# Women and the 180 questions....



## constantlywaiting (Aug 28, 2013)

I have been reading these forums for days and I have a question regarding the 180.

We have not discussed divorce recently, but the old behaviors of the past are still around. No affection, sex, he is an alcoholic, etc. I want to do the 180 and just distance myself from the relationship because I KNOW that these behaviors are not going to change.

Here is the question. As the wife do you still continue to cook supper and clean the house like normal? If you have not said to the spouse "I am considering divorce because of A,b and C, how do you not say the obligatory I love you in the morning and at night? I know that once I start with this he is going to question my about why and once I tell him the a's, b's and c's again it is going to blow up.

I don't want to fight. Been there done that, just want to distance myself the best that I can and then when I KNOW for sure that I am ready to leave, leave. I guess some of you would call me a WAW because he sits over in la la land and ignores all of the signs. But whatever.


----------



## PBear (Nov 16, 2010)

I don't think anyone besides your husband (and his friends, who listen to his comments) would call you a WAW. 

C
_Posted via Mobile Device_


----------



## ScrambledEggs (Jan 14, 2014)

constantlywaiting said:


> I have been reading these forums for days and I have a question regarding the 180.
> 
> We have not discussed divorce recently, but the old behaviors of the past are still around. No affection, sex, he is an alcoholic, etc. I want to do the 180 and just distance myself from the relationship because I KNOW that these behaviors are not going to change.
> 
> ...


Here's the thing. You are done with him. You don't want to work on it, or rather feel it is hopeless and simply wasted effort to try. It sounds like you have put work into it in the past so I don't think anyone will second guess you in that.

What you are doing is starting a process where you detach and destroy your emotions with your husband to prepare youself to leave him. Thats it-- you have already made the rational choice to end your marriage you just need to get your head fully around it. 

And I seem to detect a hint of hope or at least the need to feel like you tried everything and not just walk away. At least you "want to know for sure".
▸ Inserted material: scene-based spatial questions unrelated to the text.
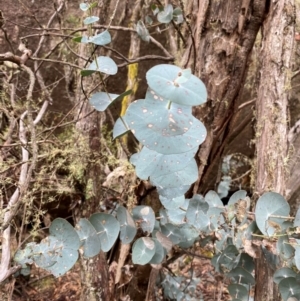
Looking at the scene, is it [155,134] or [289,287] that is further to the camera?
[289,287]

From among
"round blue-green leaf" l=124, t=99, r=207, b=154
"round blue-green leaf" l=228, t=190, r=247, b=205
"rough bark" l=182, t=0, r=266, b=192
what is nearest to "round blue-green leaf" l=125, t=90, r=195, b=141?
"round blue-green leaf" l=124, t=99, r=207, b=154

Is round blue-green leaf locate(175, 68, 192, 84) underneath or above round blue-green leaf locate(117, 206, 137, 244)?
above

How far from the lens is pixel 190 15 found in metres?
1.03

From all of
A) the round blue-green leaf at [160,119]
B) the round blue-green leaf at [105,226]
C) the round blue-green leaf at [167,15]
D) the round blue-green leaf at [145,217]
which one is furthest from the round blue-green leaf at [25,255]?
the round blue-green leaf at [167,15]

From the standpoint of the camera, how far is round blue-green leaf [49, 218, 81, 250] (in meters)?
0.62

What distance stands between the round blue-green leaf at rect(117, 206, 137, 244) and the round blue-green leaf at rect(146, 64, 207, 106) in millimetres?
422

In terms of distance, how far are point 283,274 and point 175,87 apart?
0.47 metres

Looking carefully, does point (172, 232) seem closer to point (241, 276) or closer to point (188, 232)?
point (188, 232)

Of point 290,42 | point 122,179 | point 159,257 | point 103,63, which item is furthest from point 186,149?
point 122,179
A lot of spouses have a change in heart--a sort of wake up-- once you have been served with divorce papers. Its like a bucket of cold water in the face and your husband may well respond in this way. Destroying all attachment and affection you have for him is a necessary step in coping with neglect and abuse. The problem is if you wait till then to start the divorce process, any 'come to jesus' moment he has will be too little too late.

So what I am saying is that the best thing you can do to save your marriage is to file for divorce as soon as possible. If your marriage really is over, the best thing you can do is file as soon as possible. File.

Edit:
To answer your direct question, If you are set on suffering in silence for a few extra months (like I did), I'd say you can keep doing the chores as long as the family workload is divided to your satisfaction. If not, set boundaries to fix that so you are not just being used. I don't get that vibe from you but that would be the only reason to stop doing them so long as you stay married.

Good Luck,


----------



## bandit.45 (Feb 8, 2012)

I'm a recovering alcoholic and I would tell you that your husbands alcoholism, like any destructive addiction, is worthy of divorcing over. I know that I would not subject myself on any woman and you should not have to subject yourself to his alcohol fueled madness. 

And no, don't cook for him. He's a big boy and he can cook for himself. You are not his slave.
_Posted via Mobile Device_


----------